• EXERCISE DESCRIPTION: Reproduce each of the records below word for word, from the first line to the last.

.....

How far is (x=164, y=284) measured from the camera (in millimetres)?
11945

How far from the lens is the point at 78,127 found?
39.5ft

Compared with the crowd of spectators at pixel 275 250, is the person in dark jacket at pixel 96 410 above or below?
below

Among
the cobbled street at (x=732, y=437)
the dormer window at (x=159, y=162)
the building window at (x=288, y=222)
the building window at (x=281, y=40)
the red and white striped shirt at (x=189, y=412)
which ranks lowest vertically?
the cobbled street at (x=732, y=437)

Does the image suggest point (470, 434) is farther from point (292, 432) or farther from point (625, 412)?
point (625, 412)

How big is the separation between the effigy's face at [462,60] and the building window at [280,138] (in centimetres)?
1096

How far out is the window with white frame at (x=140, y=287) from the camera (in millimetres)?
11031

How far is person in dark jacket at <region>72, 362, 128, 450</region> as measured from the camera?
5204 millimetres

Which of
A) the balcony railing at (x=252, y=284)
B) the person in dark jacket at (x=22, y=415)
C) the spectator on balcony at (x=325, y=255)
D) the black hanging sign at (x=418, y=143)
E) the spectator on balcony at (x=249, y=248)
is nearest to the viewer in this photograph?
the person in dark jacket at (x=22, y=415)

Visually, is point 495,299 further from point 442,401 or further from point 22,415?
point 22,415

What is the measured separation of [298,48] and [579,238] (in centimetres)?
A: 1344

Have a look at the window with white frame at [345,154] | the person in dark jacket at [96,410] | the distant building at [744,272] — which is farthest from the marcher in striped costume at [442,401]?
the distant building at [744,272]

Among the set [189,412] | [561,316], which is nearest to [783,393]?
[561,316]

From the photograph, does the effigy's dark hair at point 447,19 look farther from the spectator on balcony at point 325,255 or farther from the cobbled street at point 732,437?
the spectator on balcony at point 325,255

.....

• FINAL RESULT:
How far is (x=164, y=284) measured from the camera (in millimetres)?
11945

How far from the lens is the point at 78,127 found?
39.5ft

Compared with the crowd of spectators at pixel 275 250, is the person in dark jacket at pixel 96 410 above or below?
below

Among
the cobbled street at (x=732, y=437)
the dormer window at (x=159, y=162)
the building window at (x=288, y=222)
the building window at (x=281, y=40)
the red and white striped shirt at (x=189, y=412)
which ranks lowest vertically?
the cobbled street at (x=732, y=437)

Does the image suggest point (470, 434) is farther from point (292, 432) or farther from point (625, 412)?
point (625, 412)

How big is the separation between the effigy's face at [462,60] and the building window at [280,138] (in centimetres)?
1096

How far out is the window with white frame at (x=140, y=287) from the camera (in millimetres)?
11031

How far is person in dark jacket at <region>72, 362, 128, 450</region> as measured from the camera?
5204 millimetres

Which of
A) the balcony railing at (x=252, y=284)
B) the person in dark jacket at (x=22, y=415)
C) the spectator on balcony at (x=325, y=255)
D) the black hanging sign at (x=418, y=143)
E) the spectator on balcony at (x=249, y=248)
is nearest to the viewer in this photograph?
the person in dark jacket at (x=22, y=415)

Visually, is point 495,299 further from point 442,401 or further from point 22,415?
point 22,415

What is the measured separation of [298,48] and [579,238] (in centimetres)?
A: 1344

Have a look at the window with white frame at [345,154] | the person in dark jacket at [96,410] | the distant building at [744,272] — which is farthest from the marcher in striped costume at [442,401]?
the distant building at [744,272]

Among the set [189,412] | [561,316], which is nearest to [783,393]?
[561,316]

From the photograph, does the effigy's dark hair at point 447,19 look farther from the spectator on balcony at point 325,255 or farther from the cobbled street at point 732,437?
the spectator on balcony at point 325,255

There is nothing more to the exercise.